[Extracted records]
● ● ● ● ●

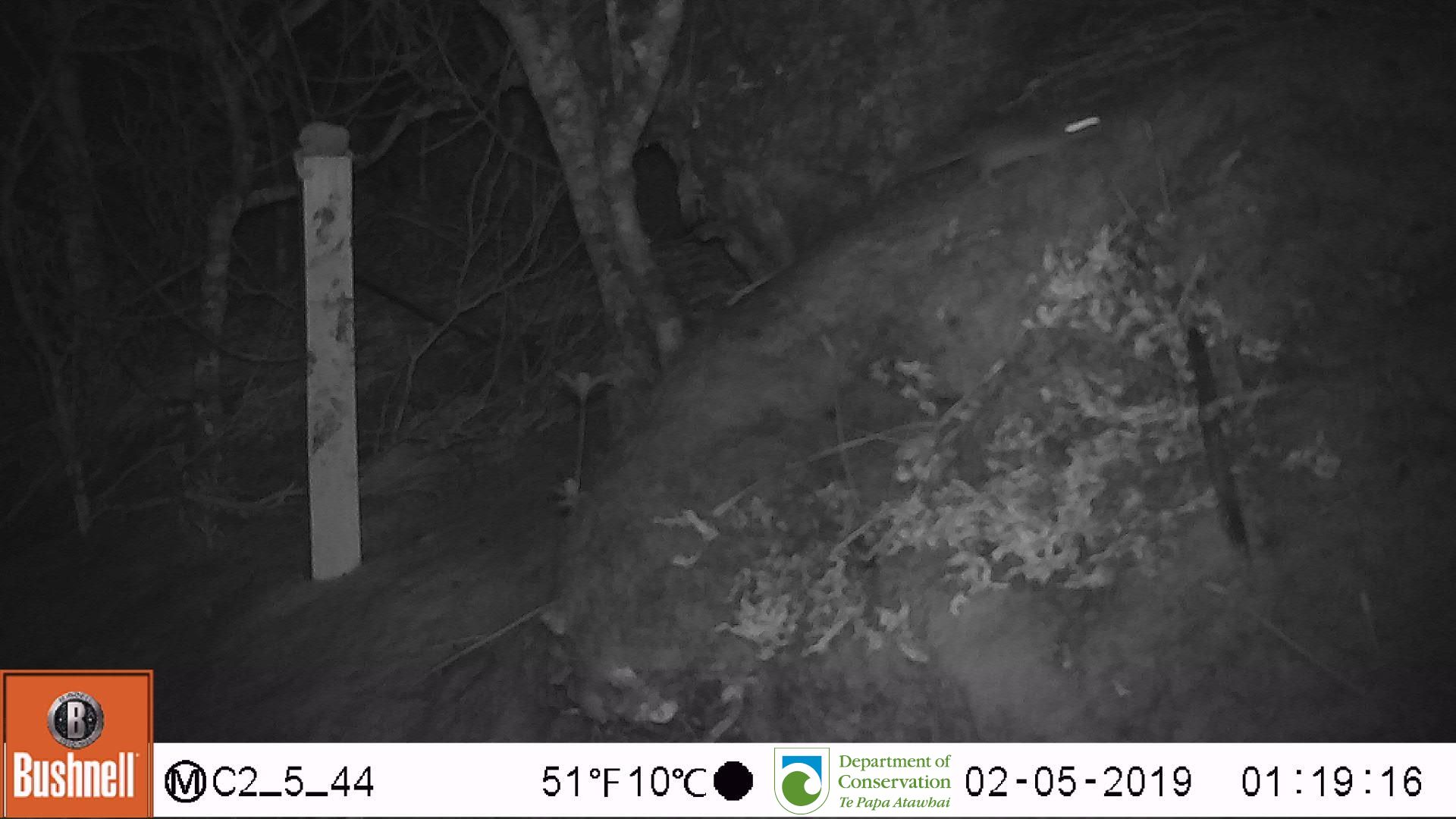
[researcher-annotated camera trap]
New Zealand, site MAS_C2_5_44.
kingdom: Animalia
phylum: Chordata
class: Mammalia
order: Rodentia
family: Muridae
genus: Mus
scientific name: Mus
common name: mouse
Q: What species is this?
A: Mouse (Mus).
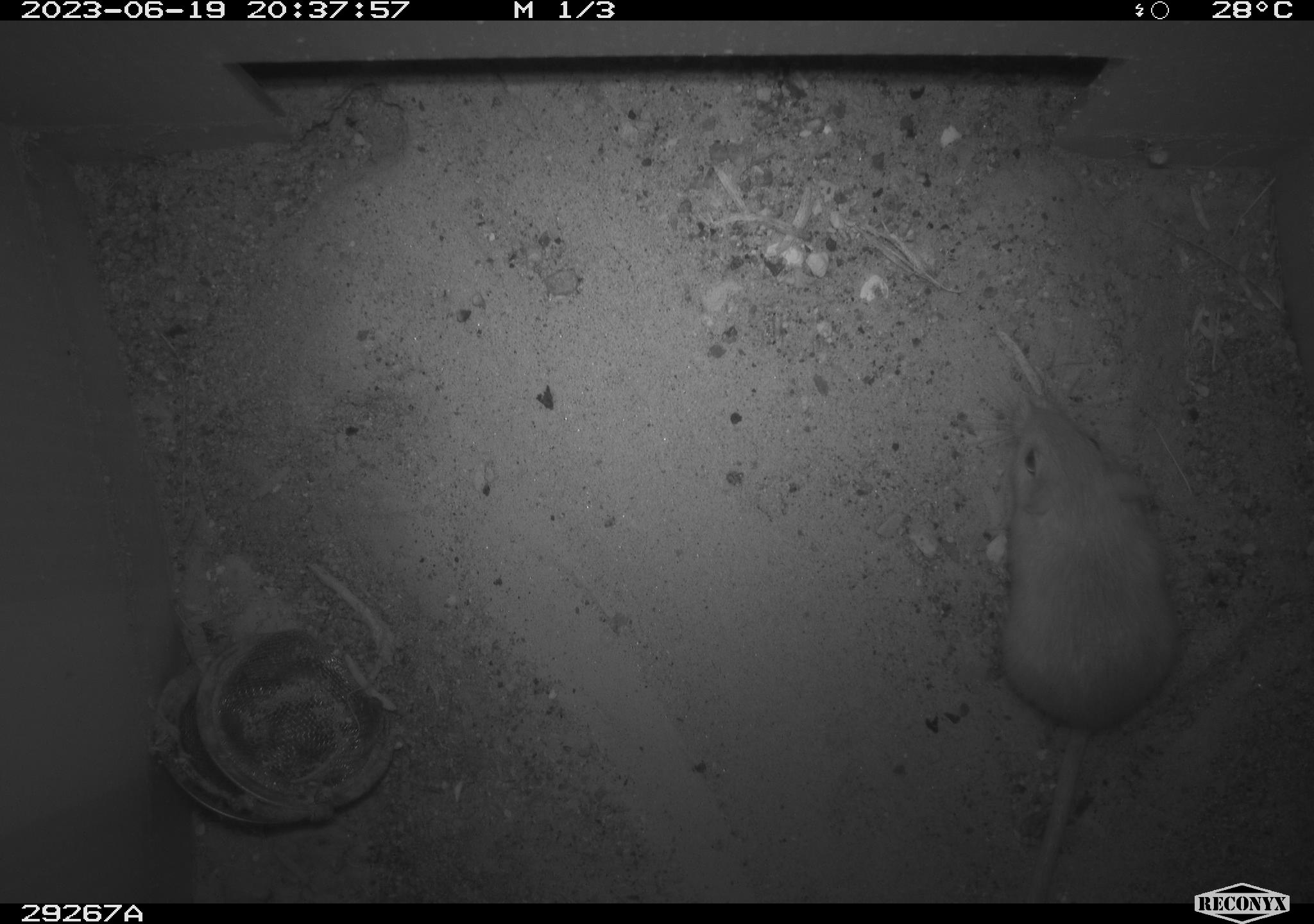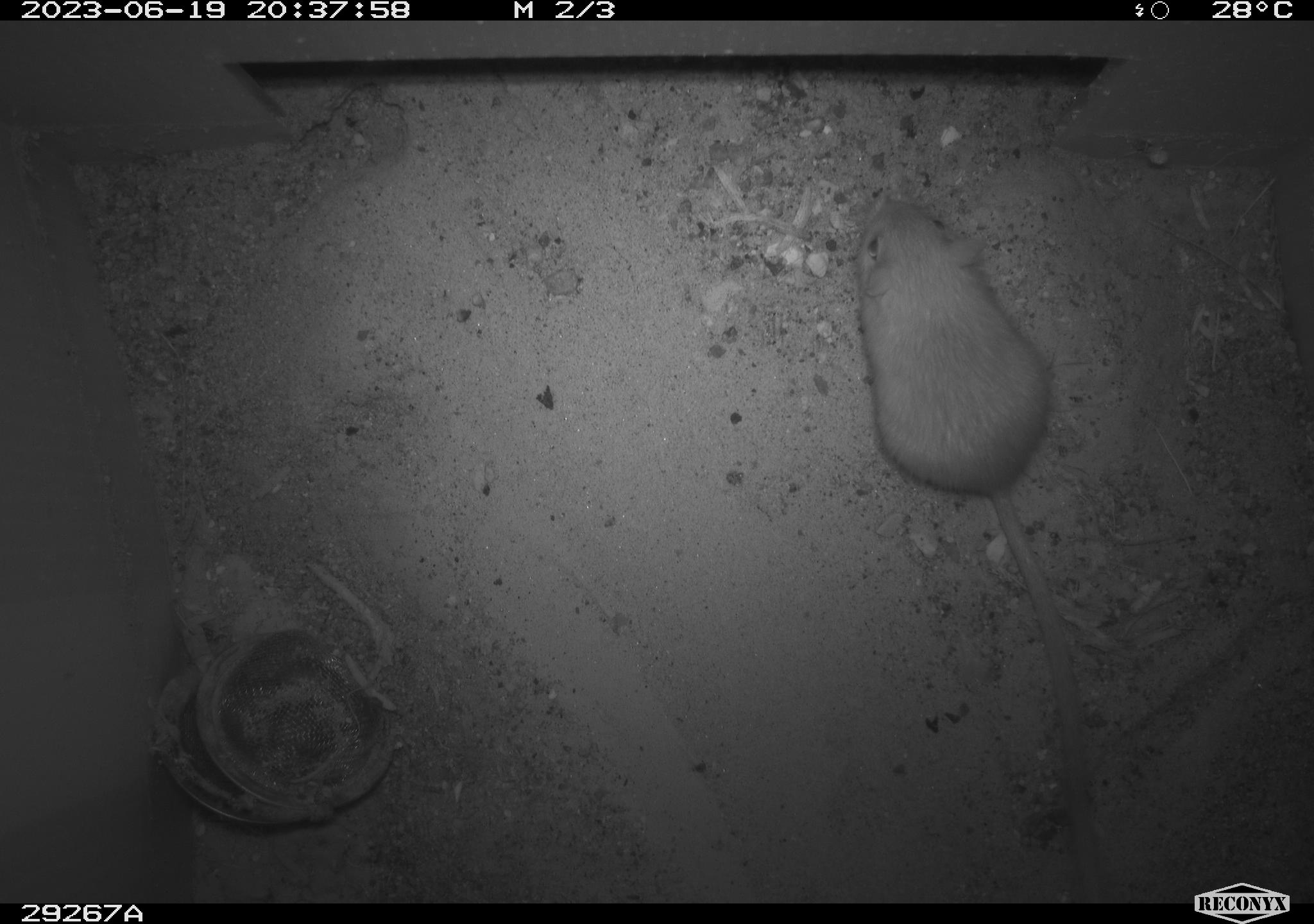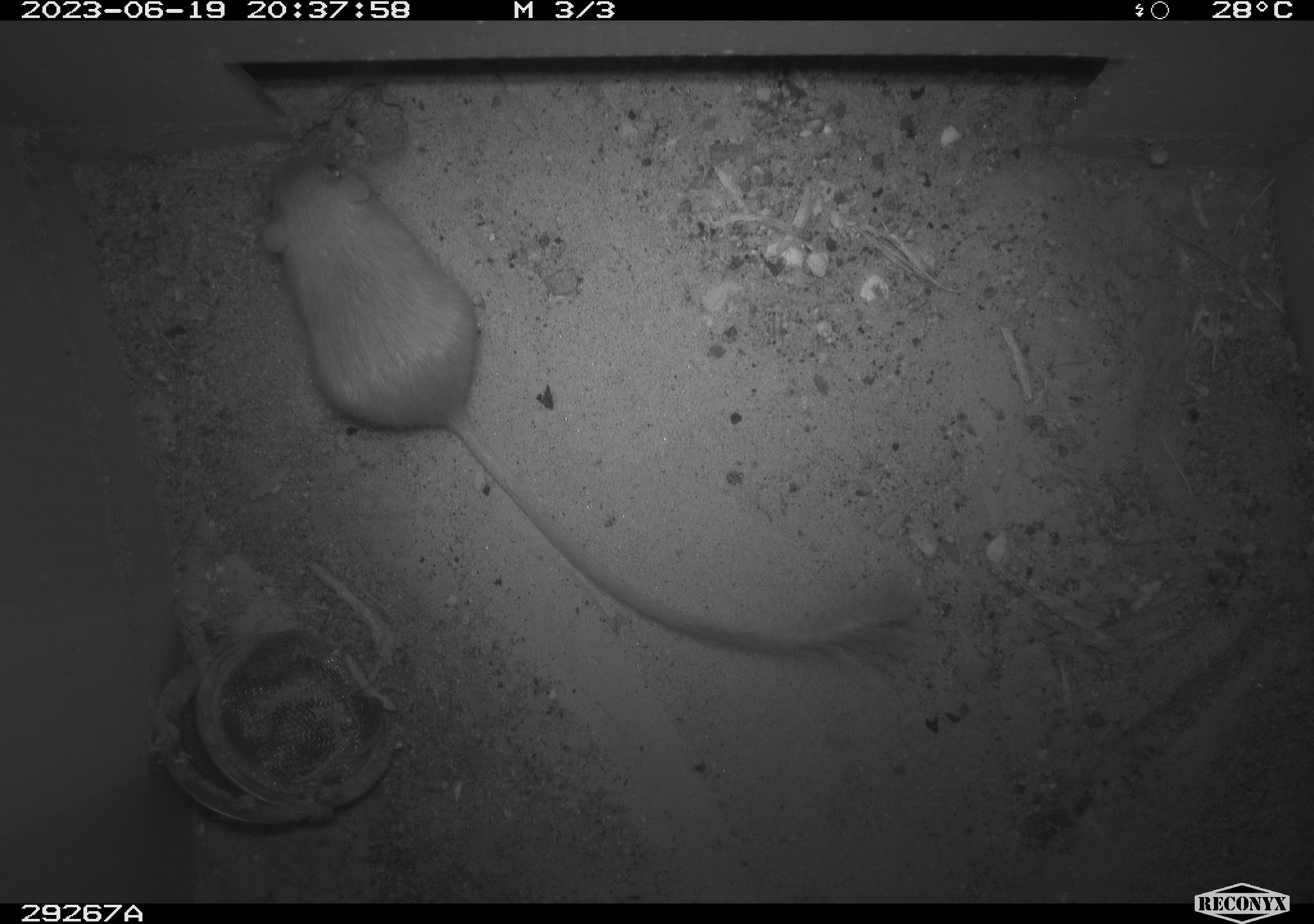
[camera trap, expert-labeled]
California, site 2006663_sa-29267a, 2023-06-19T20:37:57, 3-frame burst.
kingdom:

● ● ● ● ●

Output exactly the lines from the first line of the records through the line containing "[camera trap, expert-labeled]". Leave out every picture.

[researcher-annotated camera trap]
New Zealand, site MAS_C2_5_44.
kingdom: Animalia
phylum: Chordata
class: Mammalia
order: Rodentia
family: Muridae
genus: Mus
scientific name: Mus
common name: mouse
Q: What species is this?
A: Mouse (Mus).
[camera trap, expert-labeled]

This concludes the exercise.